======== Source material

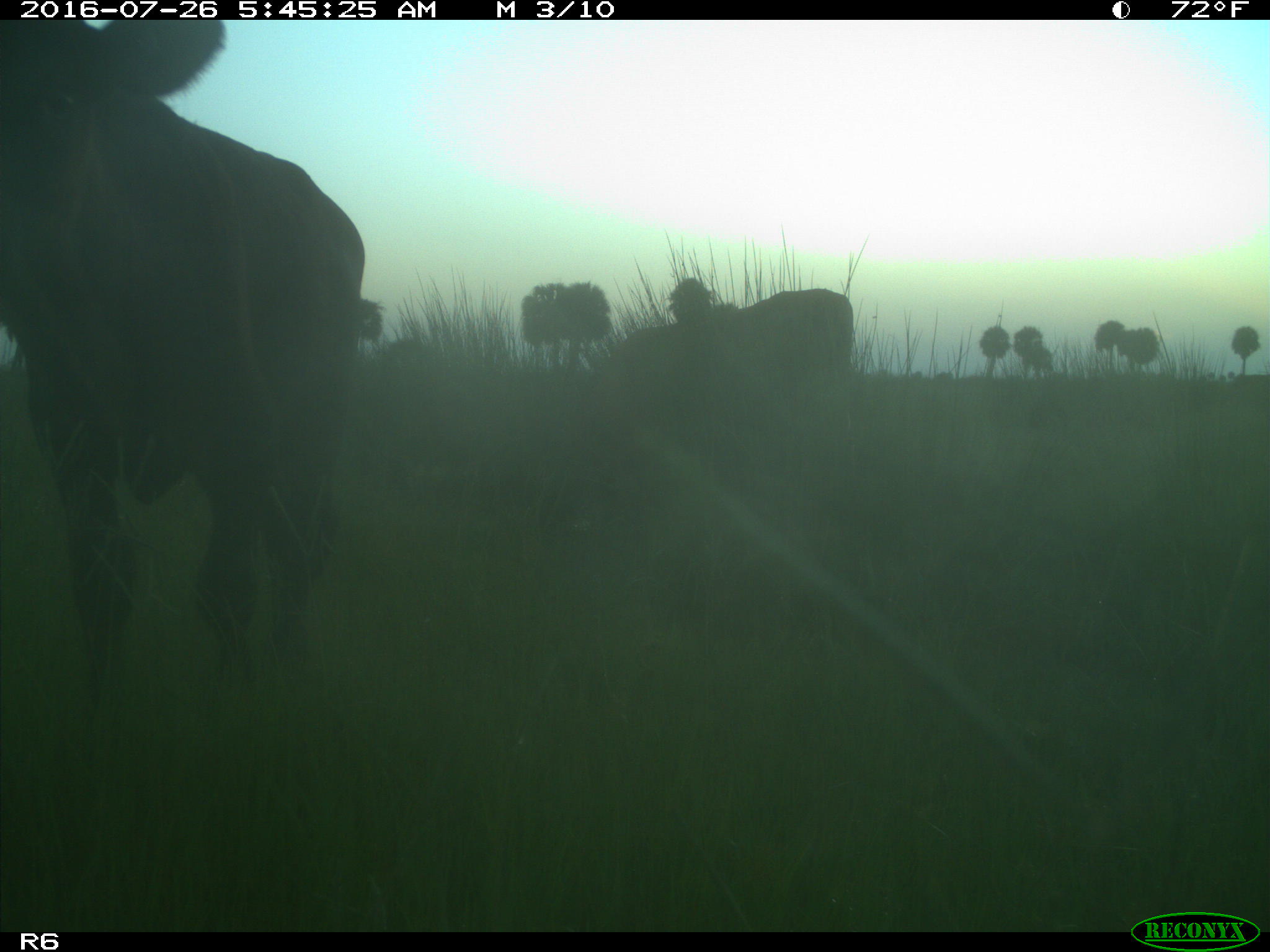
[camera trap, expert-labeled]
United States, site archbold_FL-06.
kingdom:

================

> Problem requirements:
No pictures, please. Output the listing above exactly as it stands.

> Answer:
[camera trap, expert-labeled]
United States, site archbold_FL-06.
kingdom:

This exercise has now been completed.